The story, reported here and many other venues: Asians are now the fastest-growing group of immigrants, overtaking Latinos. The numbers come from a recent Pew study and they’ve earned decent coverage in the mainstream press. But there are at least three things that Latino-American marketers can add to the conversation that might otherwise fail to rise to more interesting climes:

The Asian influx is a complex thing. My co-columnist Gustavo Razzetti and I have written about the complexity of the Latino “metatribe” many times. Latinos are not a single monolithic tribe; we are many. The same is true for Asians; perhaps even more so. Whereas Latinos are bound at least by ties to a single language, the Asians counted in the Pew study come from radically different cultures separated by different languages. What do Chinese, Filipino, Indian, Vietnamese, Korean, and Japanese Americans have in common? It’s a question that marketers will need to ask. In the meantime, the missteps that marketers have made with a culture that’s less complex – Latinos – can be instructive.

The tech-savvy immigrant? Latin-American marketers – especially those who have come of age in the last generation – might also have something to say about technology. As we have reported here, Latinos are often ranked at the top or near the top of studies on digital, social, and mobile technology adoption. The numbers for various Asian-American groups are just as impressive. Beyond the obvious nudge that marketers ought to be looking at digital channels, there is also the imperative that they start looking at the sociological factors underlying this phenomenon. In a series of blog posts for Forbes, I looked at the potential for social networking tools to enable Latino diasporas to give back to people in their homelands. In a more recent post, I wrote about the launch of a new Silicon Valley company called Interesante that has a diaspora-savvy business model: it enables exiles from Latino countries to shop from vendors back home. Latino marketers who have been following trends like this might have something interesting to say to their Asian marketing brethren.

X marks the spot. Then there’s the risk that comes from being number one. The wealth of the Latin American market is just the bright side of a big conversation. There’s a dark side, too; for with all the attention comes resentment and scorn. As The LA Times’ Gregory Rodriguez noted in a column this weekend, Asian-Americans may become the latest in a series of targets where Latinos were only the last in the succession:

“It’s official! A new study by the Pew Research Center proves the old trope true: Asians are the new Jews. All those essentially positive stereotypes you’ve heard about — the hard work and the Tiger Moms — have made Asian Americans the highest-income, best-educated and fastest-growing racial group in the United States. Not only that, in the last few years, Asians have overtaken Latinos as the largest group of new immigrants to the U.S.

This is all good news — both for Asian Americans and the United States — but the Jewish comparison has a dark side. Once the cheering over this study, titled ‘The Rise of Asian America,’ has subsided, we might remember it as the dawn of a new era of anti-Asian bias.”

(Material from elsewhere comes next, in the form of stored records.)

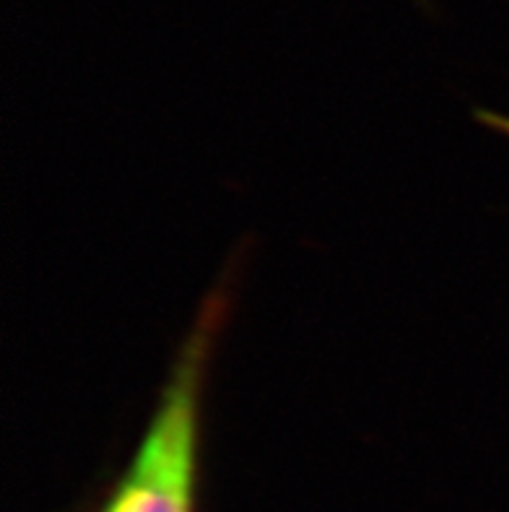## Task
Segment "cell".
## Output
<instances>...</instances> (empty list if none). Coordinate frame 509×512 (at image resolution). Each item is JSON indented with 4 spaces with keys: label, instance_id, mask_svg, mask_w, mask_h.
I'll list each match as a JSON object with an SVG mask.
<instances>
[{
    "label": "cell",
    "instance_id": "obj_1",
    "mask_svg": "<svg viewBox=\"0 0 509 512\" xmlns=\"http://www.w3.org/2000/svg\"><path fill=\"white\" fill-rule=\"evenodd\" d=\"M242 250L232 255L174 349L149 422L91 512H200V427L208 372L232 315Z\"/></svg>",
    "mask_w": 509,
    "mask_h": 512
}]
</instances>
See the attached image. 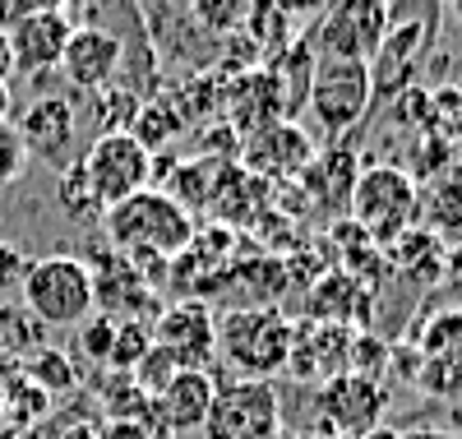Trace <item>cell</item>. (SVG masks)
Listing matches in <instances>:
<instances>
[{
  "label": "cell",
  "instance_id": "obj_1",
  "mask_svg": "<svg viewBox=\"0 0 462 439\" xmlns=\"http://www.w3.org/2000/svg\"><path fill=\"white\" fill-rule=\"evenodd\" d=\"M217 356L236 379H273L291 356V319L278 305H236L217 319Z\"/></svg>",
  "mask_w": 462,
  "mask_h": 439
},
{
  "label": "cell",
  "instance_id": "obj_2",
  "mask_svg": "<svg viewBox=\"0 0 462 439\" xmlns=\"http://www.w3.org/2000/svg\"><path fill=\"white\" fill-rule=\"evenodd\" d=\"M102 222H106V241L116 250H152V255L176 259L195 241V218L158 185L121 199L116 209L102 213Z\"/></svg>",
  "mask_w": 462,
  "mask_h": 439
},
{
  "label": "cell",
  "instance_id": "obj_3",
  "mask_svg": "<svg viewBox=\"0 0 462 439\" xmlns=\"http://www.w3.org/2000/svg\"><path fill=\"white\" fill-rule=\"evenodd\" d=\"M19 296H23V310L42 329H79L84 319L97 310L93 305V273H88L84 259H74V255L32 259Z\"/></svg>",
  "mask_w": 462,
  "mask_h": 439
},
{
  "label": "cell",
  "instance_id": "obj_4",
  "mask_svg": "<svg viewBox=\"0 0 462 439\" xmlns=\"http://www.w3.org/2000/svg\"><path fill=\"white\" fill-rule=\"evenodd\" d=\"M370 241L383 250L389 241H398L402 231L416 227L420 218V185L407 176V167L398 163H379V167H361L356 185H352V204H346Z\"/></svg>",
  "mask_w": 462,
  "mask_h": 439
},
{
  "label": "cell",
  "instance_id": "obj_5",
  "mask_svg": "<svg viewBox=\"0 0 462 439\" xmlns=\"http://www.w3.org/2000/svg\"><path fill=\"white\" fill-rule=\"evenodd\" d=\"M374 102V79L365 61H319L315 65V84H310V102L305 111L315 116V126L337 144L352 135Z\"/></svg>",
  "mask_w": 462,
  "mask_h": 439
},
{
  "label": "cell",
  "instance_id": "obj_6",
  "mask_svg": "<svg viewBox=\"0 0 462 439\" xmlns=\"http://www.w3.org/2000/svg\"><path fill=\"white\" fill-rule=\"evenodd\" d=\"M393 14L389 0H333V5L319 14L310 47H319V61H374L383 33H389Z\"/></svg>",
  "mask_w": 462,
  "mask_h": 439
},
{
  "label": "cell",
  "instance_id": "obj_7",
  "mask_svg": "<svg viewBox=\"0 0 462 439\" xmlns=\"http://www.w3.org/2000/svg\"><path fill=\"white\" fill-rule=\"evenodd\" d=\"M79 167H84V176L93 185V199L102 204V213L152 185V153L130 130L97 135L88 144V153L79 157Z\"/></svg>",
  "mask_w": 462,
  "mask_h": 439
},
{
  "label": "cell",
  "instance_id": "obj_8",
  "mask_svg": "<svg viewBox=\"0 0 462 439\" xmlns=\"http://www.w3.org/2000/svg\"><path fill=\"white\" fill-rule=\"evenodd\" d=\"M282 421V397L273 379H226L213 393L204 421L208 439H273Z\"/></svg>",
  "mask_w": 462,
  "mask_h": 439
},
{
  "label": "cell",
  "instance_id": "obj_9",
  "mask_svg": "<svg viewBox=\"0 0 462 439\" xmlns=\"http://www.w3.org/2000/svg\"><path fill=\"white\" fill-rule=\"evenodd\" d=\"M315 139L305 135L296 121H273V126H263L254 135L241 139V153H236V163L268 181V185H287V181H300V172L315 163Z\"/></svg>",
  "mask_w": 462,
  "mask_h": 439
},
{
  "label": "cell",
  "instance_id": "obj_10",
  "mask_svg": "<svg viewBox=\"0 0 462 439\" xmlns=\"http://www.w3.org/2000/svg\"><path fill=\"white\" fill-rule=\"evenodd\" d=\"M152 342L162 351L176 356L180 370H208L217 361V319L208 310V301L185 296L176 305H167L158 319H152Z\"/></svg>",
  "mask_w": 462,
  "mask_h": 439
},
{
  "label": "cell",
  "instance_id": "obj_11",
  "mask_svg": "<svg viewBox=\"0 0 462 439\" xmlns=\"http://www.w3.org/2000/svg\"><path fill=\"white\" fill-rule=\"evenodd\" d=\"M23 153H32L37 163H47L51 172L74 167V139H79V111L69 98H37L23 107L19 126H14Z\"/></svg>",
  "mask_w": 462,
  "mask_h": 439
},
{
  "label": "cell",
  "instance_id": "obj_12",
  "mask_svg": "<svg viewBox=\"0 0 462 439\" xmlns=\"http://www.w3.org/2000/svg\"><path fill=\"white\" fill-rule=\"evenodd\" d=\"M88 273H93V305H97V314H106V319H143V310H152L158 301V292H152L143 277L134 273V264L116 250V246H106V250H97V246H88Z\"/></svg>",
  "mask_w": 462,
  "mask_h": 439
},
{
  "label": "cell",
  "instance_id": "obj_13",
  "mask_svg": "<svg viewBox=\"0 0 462 439\" xmlns=\"http://www.w3.org/2000/svg\"><path fill=\"white\" fill-rule=\"evenodd\" d=\"M125 65V42L116 37L111 28H97V23H84L69 33L65 42V56H60V74L69 89H79L84 98L106 89L116 74Z\"/></svg>",
  "mask_w": 462,
  "mask_h": 439
},
{
  "label": "cell",
  "instance_id": "obj_14",
  "mask_svg": "<svg viewBox=\"0 0 462 439\" xmlns=\"http://www.w3.org/2000/svg\"><path fill=\"white\" fill-rule=\"evenodd\" d=\"M319 403H324V425L342 439H361L365 430L379 425L383 407H389V393H383L379 379H365V375H337L328 384H319Z\"/></svg>",
  "mask_w": 462,
  "mask_h": 439
},
{
  "label": "cell",
  "instance_id": "obj_15",
  "mask_svg": "<svg viewBox=\"0 0 462 439\" xmlns=\"http://www.w3.org/2000/svg\"><path fill=\"white\" fill-rule=\"evenodd\" d=\"M287 370L296 379H310V384H328L337 375L352 370V329H337V324H291V356H287Z\"/></svg>",
  "mask_w": 462,
  "mask_h": 439
},
{
  "label": "cell",
  "instance_id": "obj_16",
  "mask_svg": "<svg viewBox=\"0 0 462 439\" xmlns=\"http://www.w3.org/2000/svg\"><path fill=\"white\" fill-rule=\"evenodd\" d=\"M69 10H37L28 19H19L10 28V51H14V70L19 74H47L60 65L65 42H69Z\"/></svg>",
  "mask_w": 462,
  "mask_h": 439
},
{
  "label": "cell",
  "instance_id": "obj_17",
  "mask_svg": "<svg viewBox=\"0 0 462 439\" xmlns=\"http://www.w3.org/2000/svg\"><path fill=\"white\" fill-rule=\"evenodd\" d=\"M370 305H374V292L342 268L324 273L319 283L305 287V310H310L315 324H337V329L370 324Z\"/></svg>",
  "mask_w": 462,
  "mask_h": 439
},
{
  "label": "cell",
  "instance_id": "obj_18",
  "mask_svg": "<svg viewBox=\"0 0 462 439\" xmlns=\"http://www.w3.org/2000/svg\"><path fill=\"white\" fill-rule=\"evenodd\" d=\"M222 102H226V126L236 130L241 139L263 130V126H273V121H282L278 84H273V74H268L263 65L231 79V89H222Z\"/></svg>",
  "mask_w": 462,
  "mask_h": 439
},
{
  "label": "cell",
  "instance_id": "obj_19",
  "mask_svg": "<svg viewBox=\"0 0 462 439\" xmlns=\"http://www.w3.org/2000/svg\"><path fill=\"white\" fill-rule=\"evenodd\" d=\"M213 375L208 370H180L158 397H152V416H158L171 434H185V430H204L208 421V407H213Z\"/></svg>",
  "mask_w": 462,
  "mask_h": 439
},
{
  "label": "cell",
  "instance_id": "obj_20",
  "mask_svg": "<svg viewBox=\"0 0 462 439\" xmlns=\"http://www.w3.org/2000/svg\"><path fill=\"white\" fill-rule=\"evenodd\" d=\"M273 194V185L250 176L241 163H222L217 176H213V194H208V209L222 218V227H245V222H259V213L268 209V199Z\"/></svg>",
  "mask_w": 462,
  "mask_h": 439
},
{
  "label": "cell",
  "instance_id": "obj_21",
  "mask_svg": "<svg viewBox=\"0 0 462 439\" xmlns=\"http://www.w3.org/2000/svg\"><path fill=\"white\" fill-rule=\"evenodd\" d=\"M356 176H361V167H356L352 139H337L328 153H315V163L300 172V190H305V199H315V204L346 209V204H352Z\"/></svg>",
  "mask_w": 462,
  "mask_h": 439
},
{
  "label": "cell",
  "instance_id": "obj_22",
  "mask_svg": "<svg viewBox=\"0 0 462 439\" xmlns=\"http://www.w3.org/2000/svg\"><path fill=\"white\" fill-rule=\"evenodd\" d=\"M315 47H310V37H296V42L287 51H278L273 61H268L263 70L273 74V84H278V98H282V121H296V116L305 111V102H310V84H315Z\"/></svg>",
  "mask_w": 462,
  "mask_h": 439
},
{
  "label": "cell",
  "instance_id": "obj_23",
  "mask_svg": "<svg viewBox=\"0 0 462 439\" xmlns=\"http://www.w3.org/2000/svg\"><path fill=\"white\" fill-rule=\"evenodd\" d=\"M47 412H51V397L23 370H0V439H10L14 430L42 425Z\"/></svg>",
  "mask_w": 462,
  "mask_h": 439
},
{
  "label": "cell",
  "instance_id": "obj_24",
  "mask_svg": "<svg viewBox=\"0 0 462 439\" xmlns=\"http://www.w3.org/2000/svg\"><path fill=\"white\" fill-rule=\"evenodd\" d=\"M37 347H47V329L23 305L0 301V370H19Z\"/></svg>",
  "mask_w": 462,
  "mask_h": 439
},
{
  "label": "cell",
  "instance_id": "obj_25",
  "mask_svg": "<svg viewBox=\"0 0 462 439\" xmlns=\"http://www.w3.org/2000/svg\"><path fill=\"white\" fill-rule=\"evenodd\" d=\"M383 264H389V268H402V273H411V277H420V283H430V277H439L444 246H439L435 231L411 227V231L398 236V241L383 246Z\"/></svg>",
  "mask_w": 462,
  "mask_h": 439
},
{
  "label": "cell",
  "instance_id": "obj_26",
  "mask_svg": "<svg viewBox=\"0 0 462 439\" xmlns=\"http://www.w3.org/2000/svg\"><path fill=\"white\" fill-rule=\"evenodd\" d=\"M420 213L435 222V236H439V231H448V236L462 231V167H457V163H453L444 176L430 181L426 199H420Z\"/></svg>",
  "mask_w": 462,
  "mask_h": 439
},
{
  "label": "cell",
  "instance_id": "obj_27",
  "mask_svg": "<svg viewBox=\"0 0 462 439\" xmlns=\"http://www.w3.org/2000/svg\"><path fill=\"white\" fill-rule=\"evenodd\" d=\"M19 370H23L37 388H42L47 397H56V393H74V388H79V366L69 361V351H60V347H51V342H47V347H37Z\"/></svg>",
  "mask_w": 462,
  "mask_h": 439
},
{
  "label": "cell",
  "instance_id": "obj_28",
  "mask_svg": "<svg viewBox=\"0 0 462 439\" xmlns=\"http://www.w3.org/2000/svg\"><path fill=\"white\" fill-rule=\"evenodd\" d=\"M176 130H185V116L176 111L171 98H148V102L139 107V116L130 121V135H134L148 153L167 148V144L176 139Z\"/></svg>",
  "mask_w": 462,
  "mask_h": 439
},
{
  "label": "cell",
  "instance_id": "obj_29",
  "mask_svg": "<svg viewBox=\"0 0 462 439\" xmlns=\"http://www.w3.org/2000/svg\"><path fill=\"white\" fill-rule=\"evenodd\" d=\"M88 107H93L97 135H111V130H130V121L139 116L143 98H139V89H130V84H106V89L88 93Z\"/></svg>",
  "mask_w": 462,
  "mask_h": 439
},
{
  "label": "cell",
  "instance_id": "obj_30",
  "mask_svg": "<svg viewBox=\"0 0 462 439\" xmlns=\"http://www.w3.org/2000/svg\"><path fill=\"white\" fill-rule=\"evenodd\" d=\"M416 351L430 356V361H457L462 366V310L430 314L420 338H416Z\"/></svg>",
  "mask_w": 462,
  "mask_h": 439
},
{
  "label": "cell",
  "instance_id": "obj_31",
  "mask_svg": "<svg viewBox=\"0 0 462 439\" xmlns=\"http://www.w3.org/2000/svg\"><path fill=\"white\" fill-rule=\"evenodd\" d=\"M217 157H195V163H180V172L171 176V199L195 218V209H208V194H213V176H217Z\"/></svg>",
  "mask_w": 462,
  "mask_h": 439
},
{
  "label": "cell",
  "instance_id": "obj_32",
  "mask_svg": "<svg viewBox=\"0 0 462 439\" xmlns=\"http://www.w3.org/2000/svg\"><path fill=\"white\" fill-rule=\"evenodd\" d=\"M254 10H259V0H189V14H195V23H199L204 33H213V37L241 33Z\"/></svg>",
  "mask_w": 462,
  "mask_h": 439
},
{
  "label": "cell",
  "instance_id": "obj_33",
  "mask_svg": "<svg viewBox=\"0 0 462 439\" xmlns=\"http://www.w3.org/2000/svg\"><path fill=\"white\" fill-rule=\"evenodd\" d=\"M148 347H152V329L143 324V319H121V324H116V342H111L106 366L116 375H134V366L148 356Z\"/></svg>",
  "mask_w": 462,
  "mask_h": 439
},
{
  "label": "cell",
  "instance_id": "obj_34",
  "mask_svg": "<svg viewBox=\"0 0 462 439\" xmlns=\"http://www.w3.org/2000/svg\"><path fill=\"white\" fill-rule=\"evenodd\" d=\"M407 157H411V172H407L411 181H435V176H444V172L453 167V144H448L439 130L426 126V130L416 135V144H411Z\"/></svg>",
  "mask_w": 462,
  "mask_h": 439
},
{
  "label": "cell",
  "instance_id": "obj_35",
  "mask_svg": "<svg viewBox=\"0 0 462 439\" xmlns=\"http://www.w3.org/2000/svg\"><path fill=\"white\" fill-rule=\"evenodd\" d=\"M56 199H60V209H65L74 222H97V218H102V204L93 199V185H88V176H84V167H79V163L60 172Z\"/></svg>",
  "mask_w": 462,
  "mask_h": 439
},
{
  "label": "cell",
  "instance_id": "obj_36",
  "mask_svg": "<svg viewBox=\"0 0 462 439\" xmlns=\"http://www.w3.org/2000/svg\"><path fill=\"white\" fill-rule=\"evenodd\" d=\"M176 375H180L176 356H171V351H162L158 342H152V347H148V356H143V361L134 366V384H139L148 397H158V393H162V388H167Z\"/></svg>",
  "mask_w": 462,
  "mask_h": 439
},
{
  "label": "cell",
  "instance_id": "obj_37",
  "mask_svg": "<svg viewBox=\"0 0 462 439\" xmlns=\"http://www.w3.org/2000/svg\"><path fill=\"white\" fill-rule=\"evenodd\" d=\"M111 342H116V319H106V314L93 310L84 324H79V347H84V356H88L93 366H106Z\"/></svg>",
  "mask_w": 462,
  "mask_h": 439
},
{
  "label": "cell",
  "instance_id": "obj_38",
  "mask_svg": "<svg viewBox=\"0 0 462 439\" xmlns=\"http://www.w3.org/2000/svg\"><path fill=\"white\" fill-rule=\"evenodd\" d=\"M28 255L14 241H0V301H14L23 292V277H28Z\"/></svg>",
  "mask_w": 462,
  "mask_h": 439
},
{
  "label": "cell",
  "instance_id": "obj_39",
  "mask_svg": "<svg viewBox=\"0 0 462 439\" xmlns=\"http://www.w3.org/2000/svg\"><path fill=\"white\" fill-rule=\"evenodd\" d=\"M383 361H389V347H383L374 333H352V375L379 379Z\"/></svg>",
  "mask_w": 462,
  "mask_h": 439
},
{
  "label": "cell",
  "instance_id": "obj_40",
  "mask_svg": "<svg viewBox=\"0 0 462 439\" xmlns=\"http://www.w3.org/2000/svg\"><path fill=\"white\" fill-rule=\"evenodd\" d=\"M23 163H28V153L14 135V126H0V185H10L23 176Z\"/></svg>",
  "mask_w": 462,
  "mask_h": 439
},
{
  "label": "cell",
  "instance_id": "obj_41",
  "mask_svg": "<svg viewBox=\"0 0 462 439\" xmlns=\"http://www.w3.org/2000/svg\"><path fill=\"white\" fill-rule=\"evenodd\" d=\"M28 14H37V5L32 0H0V33H10L19 19H28Z\"/></svg>",
  "mask_w": 462,
  "mask_h": 439
},
{
  "label": "cell",
  "instance_id": "obj_42",
  "mask_svg": "<svg viewBox=\"0 0 462 439\" xmlns=\"http://www.w3.org/2000/svg\"><path fill=\"white\" fill-rule=\"evenodd\" d=\"M278 5H282L287 14H324L333 0H278Z\"/></svg>",
  "mask_w": 462,
  "mask_h": 439
},
{
  "label": "cell",
  "instance_id": "obj_43",
  "mask_svg": "<svg viewBox=\"0 0 462 439\" xmlns=\"http://www.w3.org/2000/svg\"><path fill=\"white\" fill-rule=\"evenodd\" d=\"M14 74V51H10V33H0V84H10Z\"/></svg>",
  "mask_w": 462,
  "mask_h": 439
},
{
  "label": "cell",
  "instance_id": "obj_44",
  "mask_svg": "<svg viewBox=\"0 0 462 439\" xmlns=\"http://www.w3.org/2000/svg\"><path fill=\"white\" fill-rule=\"evenodd\" d=\"M402 439H462V434H448V430H407Z\"/></svg>",
  "mask_w": 462,
  "mask_h": 439
},
{
  "label": "cell",
  "instance_id": "obj_45",
  "mask_svg": "<svg viewBox=\"0 0 462 439\" xmlns=\"http://www.w3.org/2000/svg\"><path fill=\"white\" fill-rule=\"evenodd\" d=\"M60 439H97V430H93V425H84V421H79V425H69V430H65V434H60Z\"/></svg>",
  "mask_w": 462,
  "mask_h": 439
},
{
  "label": "cell",
  "instance_id": "obj_46",
  "mask_svg": "<svg viewBox=\"0 0 462 439\" xmlns=\"http://www.w3.org/2000/svg\"><path fill=\"white\" fill-rule=\"evenodd\" d=\"M361 439H402V430H393V425H374V430H365Z\"/></svg>",
  "mask_w": 462,
  "mask_h": 439
},
{
  "label": "cell",
  "instance_id": "obj_47",
  "mask_svg": "<svg viewBox=\"0 0 462 439\" xmlns=\"http://www.w3.org/2000/svg\"><path fill=\"white\" fill-rule=\"evenodd\" d=\"M10 84H0V126H10Z\"/></svg>",
  "mask_w": 462,
  "mask_h": 439
},
{
  "label": "cell",
  "instance_id": "obj_48",
  "mask_svg": "<svg viewBox=\"0 0 462 439\" xmlns=\"http://www.w3.org/2000/svg\"><path fill=\"white\" fill-rule=\"evenodd\" d=\"M37 10H65V0H32Z\"/></svg>",
  "mask_w": 462,
  "mask_h": 439
},
{
  "label": "cell",
  "instance_id": "obj_49",
  "mask_svg": "<svg viewBox=\"0 0 462 439\" xmlns=\"http://www.w3.org/2000/svg\"><path fill=\"white\" fill-rule=\"evenodd\" d=\"M444 10H448V14H453V19L462 23V0H444Z\"/></svg>",
  "mask_w": 462,
  "mask_h": 439
},
{
  "label": "cell",
  "instance_id": "obj_50",
  "mask_svg": "<svg viewBox=\"0 0 462 439\" xmlns=\"http://www.w3.org/2000/svg\"><path fill=\"white\" fill-rule=\"evenodd\" d=\"M457 407H462V393H457Z\"/></svg>",
  "mask_w": 462,
  "mask_h": 439
}]
</instances>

Indeed. And one thing that Latino marketers might share – just as Jewish marketers (admen, Mad Men, and other professionals of old) taught the world, there’s a lot you can do with the powers of persuasion. Latinos may not have the income or education that Asians have attained, but Latino marketers have come a long way in helping their own to take power and advance themselves despite and because of their status as targets. Time to start sharing that hard-earned wisdom. Already Asians have been targeted, for many years. But there’s nothing better to advance a cause than the celebrity of being “number one.”